Publicado em 04/06/2025
Por Pablo Pires (INCQS/Fiocruz)
O Instituto Nacional de Controle de Qualidade em Saúde (INCQS) da Fiocruz foi convidado pela Rede de Laboratórios Nacionais de Controle para Biológicos da Organização Mundial da Saúde (WHO-NNB) para revisar suas diretrizes de liberação de lotes de vacinas.

Foto: Pedro Paulo Gonçalves (INCQS/Fiocruz)
Tais diretrizes são vinculantes, isto é, os países membros da WHO-NNB precisam adotá-las como orientação em suas legislações locais. O objetivo é o de criar uma harmonização de padrões de segurança e eficácia para a produção e liberação de vacinas, ou seja, reduzir custos, testes redundantes e estimular a cooperação técnica entre os países membros. “Na prática, isso significa, cito apenas um exemplo, que o Brasil poderá liberar lotes de vacinas para Moçambique sem que aquele país precise realizar testes adicionais de qualidade, agilizando assim a promoção da Saúde Pública”, explica Maria Aparecida Boller, coordenadora do Núcleo Técnico de Produtos Biológicos do INCQS e designada pelo Instituto para a referida revisão.

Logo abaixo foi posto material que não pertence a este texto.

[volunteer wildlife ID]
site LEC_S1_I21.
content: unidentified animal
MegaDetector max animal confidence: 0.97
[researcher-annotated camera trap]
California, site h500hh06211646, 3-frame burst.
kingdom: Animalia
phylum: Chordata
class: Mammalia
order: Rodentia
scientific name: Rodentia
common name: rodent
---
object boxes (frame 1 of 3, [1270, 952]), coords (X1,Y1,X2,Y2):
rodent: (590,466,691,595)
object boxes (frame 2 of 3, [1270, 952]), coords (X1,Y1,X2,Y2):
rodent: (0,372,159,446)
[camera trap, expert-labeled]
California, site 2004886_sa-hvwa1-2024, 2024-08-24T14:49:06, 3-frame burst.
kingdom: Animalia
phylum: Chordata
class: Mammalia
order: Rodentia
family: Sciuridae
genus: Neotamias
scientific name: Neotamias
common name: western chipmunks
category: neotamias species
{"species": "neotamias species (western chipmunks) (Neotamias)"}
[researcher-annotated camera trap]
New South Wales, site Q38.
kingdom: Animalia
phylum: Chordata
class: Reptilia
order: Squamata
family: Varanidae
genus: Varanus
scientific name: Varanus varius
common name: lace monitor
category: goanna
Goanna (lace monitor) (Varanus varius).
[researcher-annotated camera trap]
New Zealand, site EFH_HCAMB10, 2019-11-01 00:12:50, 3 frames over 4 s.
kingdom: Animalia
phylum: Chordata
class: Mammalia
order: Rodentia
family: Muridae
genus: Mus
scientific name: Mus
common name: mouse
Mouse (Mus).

A ideia para a revisão surgiu durante o 6º Encontro Anual da WHO-NNB, ocorrido no Cairo, Egito, entre os dias 26 e 28 de novembro de 2024 e que contou com a presença do diretor do INCQS, Antonio de Almeida. Os trabalhos se iniciaram em março deste ano e têm previsão para terminarem em fins de 2025, com encontros bimestrais entre representantes dos laboratórios membros. A Fiocruz é representada pelas servidoras Maria Aparecida Boller e Eleonora Vasconcellos.
A WHO-NNB foi criada em 2016, nos Países Baixos, inicialmente com a participação de 21 laboratórios nacionais de controle de qualidade de vacinas, dentre eles o INCQS/Fiocruz.